7.2

11.8K 435 35
                                    

[kaan]

"Biz Aksa'ya bakmıştık ama sen baya baya dünya olmuşsun."

Yiğit'in takılmak maksadıyla söylediği şeye karşılık Aksa ona çemkirirken Selen de anında Aksa'yı savunuşa geçmişti. Pamir'le ben de onların atışmasını izliyorduk.

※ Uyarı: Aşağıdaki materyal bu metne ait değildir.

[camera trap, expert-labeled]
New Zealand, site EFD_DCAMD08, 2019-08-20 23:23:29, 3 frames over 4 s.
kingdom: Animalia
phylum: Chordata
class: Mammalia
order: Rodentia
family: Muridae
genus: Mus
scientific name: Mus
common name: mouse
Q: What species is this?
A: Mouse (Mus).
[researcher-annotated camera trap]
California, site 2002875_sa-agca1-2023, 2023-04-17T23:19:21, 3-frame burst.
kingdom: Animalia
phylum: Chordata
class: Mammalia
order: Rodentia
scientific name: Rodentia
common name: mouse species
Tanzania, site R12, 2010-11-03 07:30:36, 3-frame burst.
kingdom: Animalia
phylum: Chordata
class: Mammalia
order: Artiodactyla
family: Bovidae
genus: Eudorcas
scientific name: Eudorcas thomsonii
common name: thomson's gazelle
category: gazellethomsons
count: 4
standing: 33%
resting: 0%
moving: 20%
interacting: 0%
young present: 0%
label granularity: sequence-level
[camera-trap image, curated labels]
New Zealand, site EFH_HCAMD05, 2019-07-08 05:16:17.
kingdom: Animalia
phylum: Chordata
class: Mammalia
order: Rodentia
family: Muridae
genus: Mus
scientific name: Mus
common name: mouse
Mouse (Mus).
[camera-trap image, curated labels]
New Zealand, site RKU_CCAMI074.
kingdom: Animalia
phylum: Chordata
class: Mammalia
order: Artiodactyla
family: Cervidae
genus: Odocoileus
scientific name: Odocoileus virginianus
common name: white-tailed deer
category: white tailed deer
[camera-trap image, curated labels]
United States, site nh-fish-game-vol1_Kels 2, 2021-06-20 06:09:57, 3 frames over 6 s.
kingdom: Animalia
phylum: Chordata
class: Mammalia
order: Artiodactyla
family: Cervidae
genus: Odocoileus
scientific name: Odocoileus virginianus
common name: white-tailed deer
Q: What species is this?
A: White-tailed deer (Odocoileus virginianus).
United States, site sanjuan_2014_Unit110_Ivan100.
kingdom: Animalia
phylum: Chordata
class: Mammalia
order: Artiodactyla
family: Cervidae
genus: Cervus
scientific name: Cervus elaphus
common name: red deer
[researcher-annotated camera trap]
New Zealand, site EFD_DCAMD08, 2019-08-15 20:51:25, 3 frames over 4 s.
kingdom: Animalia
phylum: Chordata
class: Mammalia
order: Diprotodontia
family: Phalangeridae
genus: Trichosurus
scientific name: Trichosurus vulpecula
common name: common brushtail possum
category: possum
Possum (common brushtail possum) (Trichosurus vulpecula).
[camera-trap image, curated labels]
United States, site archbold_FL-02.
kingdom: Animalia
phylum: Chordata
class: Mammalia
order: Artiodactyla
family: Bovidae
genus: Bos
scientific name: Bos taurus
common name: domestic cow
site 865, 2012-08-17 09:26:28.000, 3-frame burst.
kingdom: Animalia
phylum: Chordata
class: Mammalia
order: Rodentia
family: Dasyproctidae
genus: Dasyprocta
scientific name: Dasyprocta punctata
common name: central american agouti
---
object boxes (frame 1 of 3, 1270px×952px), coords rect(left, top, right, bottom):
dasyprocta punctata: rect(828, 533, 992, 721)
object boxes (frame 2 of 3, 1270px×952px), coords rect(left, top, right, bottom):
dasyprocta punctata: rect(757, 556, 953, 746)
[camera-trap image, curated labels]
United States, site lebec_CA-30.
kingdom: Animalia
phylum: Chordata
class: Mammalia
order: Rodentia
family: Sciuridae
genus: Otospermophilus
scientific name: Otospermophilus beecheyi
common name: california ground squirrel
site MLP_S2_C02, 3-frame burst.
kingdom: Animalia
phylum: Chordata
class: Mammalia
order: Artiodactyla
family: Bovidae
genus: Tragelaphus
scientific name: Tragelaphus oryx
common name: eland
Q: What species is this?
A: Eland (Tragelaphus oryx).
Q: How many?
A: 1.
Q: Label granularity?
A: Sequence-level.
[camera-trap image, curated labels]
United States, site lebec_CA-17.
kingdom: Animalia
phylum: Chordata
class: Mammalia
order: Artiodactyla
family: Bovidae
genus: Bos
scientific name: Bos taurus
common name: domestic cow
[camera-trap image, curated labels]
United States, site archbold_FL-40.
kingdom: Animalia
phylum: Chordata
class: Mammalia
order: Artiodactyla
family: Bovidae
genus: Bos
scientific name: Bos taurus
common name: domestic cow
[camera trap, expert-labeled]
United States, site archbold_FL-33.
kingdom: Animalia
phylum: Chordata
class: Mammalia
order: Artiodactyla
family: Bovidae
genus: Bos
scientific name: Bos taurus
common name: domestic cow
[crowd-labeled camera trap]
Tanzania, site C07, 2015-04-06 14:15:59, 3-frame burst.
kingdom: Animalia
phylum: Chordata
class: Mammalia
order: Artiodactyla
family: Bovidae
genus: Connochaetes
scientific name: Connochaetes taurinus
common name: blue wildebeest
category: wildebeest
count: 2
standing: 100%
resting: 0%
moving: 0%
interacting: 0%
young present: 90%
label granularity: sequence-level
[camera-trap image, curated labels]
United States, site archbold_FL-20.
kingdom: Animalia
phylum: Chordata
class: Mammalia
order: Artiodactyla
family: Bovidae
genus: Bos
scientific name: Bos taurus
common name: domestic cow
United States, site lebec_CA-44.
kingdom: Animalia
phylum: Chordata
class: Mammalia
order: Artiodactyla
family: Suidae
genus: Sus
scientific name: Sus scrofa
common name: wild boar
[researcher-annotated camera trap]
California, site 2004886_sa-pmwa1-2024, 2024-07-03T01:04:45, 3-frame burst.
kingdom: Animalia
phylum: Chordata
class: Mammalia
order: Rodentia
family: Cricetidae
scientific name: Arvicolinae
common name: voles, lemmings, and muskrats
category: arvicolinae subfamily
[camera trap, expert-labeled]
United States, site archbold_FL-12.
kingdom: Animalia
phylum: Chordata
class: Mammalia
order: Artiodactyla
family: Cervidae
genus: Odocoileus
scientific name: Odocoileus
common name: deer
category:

"Ne yapayım, yalan mı söyleyeyim ya?"

"Sen de annenin karnındayken böyleydin bir kere!"

En sonunda Pamir dayanamamış olacak ki olaya el atıp herkesi sakinleştirdi. Aksa, Yiğit'e sinirli bakışlarını göndermeye devam etse de Yiğit'in ona uzattığı kurabiyeyle çoktan yumuşamıştı.

Sabahki hastane ziyaretimizin ardından şu an onlarla burada olmak bize fazlasıyla iyi gelmişti. Her ne kadar Aksa belli etmemeye çalışsa da annemi durgun görünce üzülmüştü.

Halbuki onun bu aylarda hiçbir şeyi kafaya takmaması ve üzüntüyle stresten uzak durması gerekiyordu. Lakin o beni dinlemeyip illa da hastaneye, babamı ziyarete gideceğim diye tutturmuştu.

"Bu ne lan? Bebekleri bu çantada mı taşıyacaksınız?"

Yiğit'in şaşkın sesiyle düşüncelerimden sıyrılırken işaret ettiği tarafa baktım. Selen'in bebeklerimiz için aldığı şeyleri inceliyordu. Selen sırf aldıklarını Aksa'ya göstermek için salonun bir köşesini poşetlerle doldurmuştu.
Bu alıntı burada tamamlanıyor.